-- start --
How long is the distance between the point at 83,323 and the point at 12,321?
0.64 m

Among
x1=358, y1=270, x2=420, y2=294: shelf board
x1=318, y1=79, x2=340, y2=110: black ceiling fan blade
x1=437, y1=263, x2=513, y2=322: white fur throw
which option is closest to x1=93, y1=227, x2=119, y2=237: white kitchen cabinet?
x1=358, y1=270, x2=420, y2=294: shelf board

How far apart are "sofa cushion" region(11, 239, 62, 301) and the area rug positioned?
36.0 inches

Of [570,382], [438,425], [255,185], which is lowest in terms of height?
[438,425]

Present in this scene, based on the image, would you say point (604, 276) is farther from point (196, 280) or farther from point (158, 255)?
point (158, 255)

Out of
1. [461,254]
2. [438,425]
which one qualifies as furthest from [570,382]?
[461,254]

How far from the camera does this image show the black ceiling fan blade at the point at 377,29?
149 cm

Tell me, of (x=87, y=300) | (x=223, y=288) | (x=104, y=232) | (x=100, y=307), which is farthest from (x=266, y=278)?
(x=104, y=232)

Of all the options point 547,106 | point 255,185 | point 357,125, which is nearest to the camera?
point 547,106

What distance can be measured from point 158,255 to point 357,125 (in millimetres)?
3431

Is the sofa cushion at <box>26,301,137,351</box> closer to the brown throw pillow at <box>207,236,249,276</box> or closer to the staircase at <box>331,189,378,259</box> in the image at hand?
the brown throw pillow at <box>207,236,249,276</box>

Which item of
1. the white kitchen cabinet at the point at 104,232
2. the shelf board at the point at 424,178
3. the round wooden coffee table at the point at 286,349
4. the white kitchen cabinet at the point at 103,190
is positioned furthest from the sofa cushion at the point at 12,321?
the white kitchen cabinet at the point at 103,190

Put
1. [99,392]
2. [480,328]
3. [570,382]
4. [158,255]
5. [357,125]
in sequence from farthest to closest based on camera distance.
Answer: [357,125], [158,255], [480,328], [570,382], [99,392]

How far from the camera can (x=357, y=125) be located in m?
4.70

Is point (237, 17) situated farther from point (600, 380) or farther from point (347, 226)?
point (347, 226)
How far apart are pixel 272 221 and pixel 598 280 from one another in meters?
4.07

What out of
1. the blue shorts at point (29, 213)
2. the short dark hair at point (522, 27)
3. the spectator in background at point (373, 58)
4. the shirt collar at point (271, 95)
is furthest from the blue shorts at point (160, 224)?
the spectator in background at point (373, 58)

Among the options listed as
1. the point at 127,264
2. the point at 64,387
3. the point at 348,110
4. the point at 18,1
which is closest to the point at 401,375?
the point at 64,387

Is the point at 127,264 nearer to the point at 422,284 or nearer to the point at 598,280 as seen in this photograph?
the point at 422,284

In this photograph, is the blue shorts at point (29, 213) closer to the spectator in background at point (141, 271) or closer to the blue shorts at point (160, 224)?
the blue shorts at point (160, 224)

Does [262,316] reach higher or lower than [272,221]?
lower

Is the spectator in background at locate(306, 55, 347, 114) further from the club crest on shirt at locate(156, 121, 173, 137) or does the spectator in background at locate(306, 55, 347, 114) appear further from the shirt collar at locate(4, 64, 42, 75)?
-- end --
[Problem description]:
Restate the whole listing exactly.

[Solution to the exercise]:
How long is the distance between the point at 83,323 and the point at 12,321?
0.64 m

Among
x1=358, y1=270, x2=420, y2=294: shelf board
x1=318, y1=79, x2=340, y2=110: black ceiling fan blade
x1=437, y1=263, x2=513, y2=322: white fur throw
which option is closest to x1=93, y1=227, x2=119, y2=237: white kitchen cabinet?
x1=358, y1=270, x2=420, y2=294: shelf board

How far apart are "sofa cushion" region(11, 239, 62, 301) and the area rug positioned?
36.0 inches

Of [570,382], [438,425], [255,185], which is lowest in terms of height?
[438,425]

Present in this scene, based on the image, would you say point (604, 276) is farther from point (196, 280) or farther from point (158, 255)?
point (158, 255)

Out of
1. [461,254]
2. [438,425]
which one qualifies as furthest from [570,382]?
[461,254]

How far from the camera does this image show the black ceiling fan blade at the point at 377,29?
149 cm

Tell me, of (x=87, y=300) | (x=223, y=288) | (x=104, y=232) | (x=100, y=307), which is farthest from (x=266, y=278)?
(x=104, y=232)

Of all the options point 547,106 | point 255,185 | point 357,125, which is nearest to the camera?
point 547,106

What distance can be measured from point 158,255 to point 357,125 (in millimetres)?
3431

Is the sofa cushion at <box>26,301,137,351</box> closer to the brown throw pillow at <box>207,236,249,276</box> or closer to the staircase at <box>331,189,378,259</box> in the image at hand?
the brown throw pillow at <box>207,236,249,276</box>

Which item of
1. the white kitchen cabinet at the point at 104,232
2. the shelf board at the point at 424,178
3. the round wooden coffee table at the point at 286,349
4. the white kitchen cabinet at the point at 103,190
is positioned furthest from the sofa cushion at the point at 12,321?
the white kitchen cabinet at the point at 103,190

Put
1. [99,392]
2. [480,328]
3. [570,382]
4. [158,255]
5. [357,125]
in sequence from farthest to closest based on camera distance.
Answer: [357,125], [158,255], [480,328], [570,382], [99,392]

How far from the camera can (x=357, y=125) be located in m?
4.70

Is point (237, 17) situated farther from point (600, 380) or farther from point (347, 226)?
point (347, 226)
How far apart are pixel 272 221 and pixel 598 280 from one another in meters?
4.07

What out of
1. the blue shorts at point (29, 213)
2. the short dark hair at point (522, 27)
3. the spectator in background at point (373, 58)
4. the shirt collar at point (271, 95)
is furthest from the blue shorts at point (160, 224)?
the spectator in background at point (373, 58)

Among the options listed as
1. the point at 127,264
2. the point at 64,387
3. the point at 348,110
4. the point at 18,1
which is closest to the point at 401,375?
the point at 64,387

Is the point at 127,264 nearer to the point at 422,284 or nearer to the point at 598,280 as seen in this photograph?
the point at 422,284

In this photograph, is the blue shorts at point (29, 213) closer to the spectator in background at point (141, 271) or closer to the blue shorts at point (160, 224)?
the blue shorts at point (160, 224)

Does [262,316] reach higher or lower than [272,221]?
lower

Is the spectator in background at locate(306, 55, 347, 114) further from the club crest on shirt at locate(156, 121, 173, 137) or does the spectator in background at locate(306, 55, 347, 114) appear further from the shirt collar at locate(4, 64, 42, 75)?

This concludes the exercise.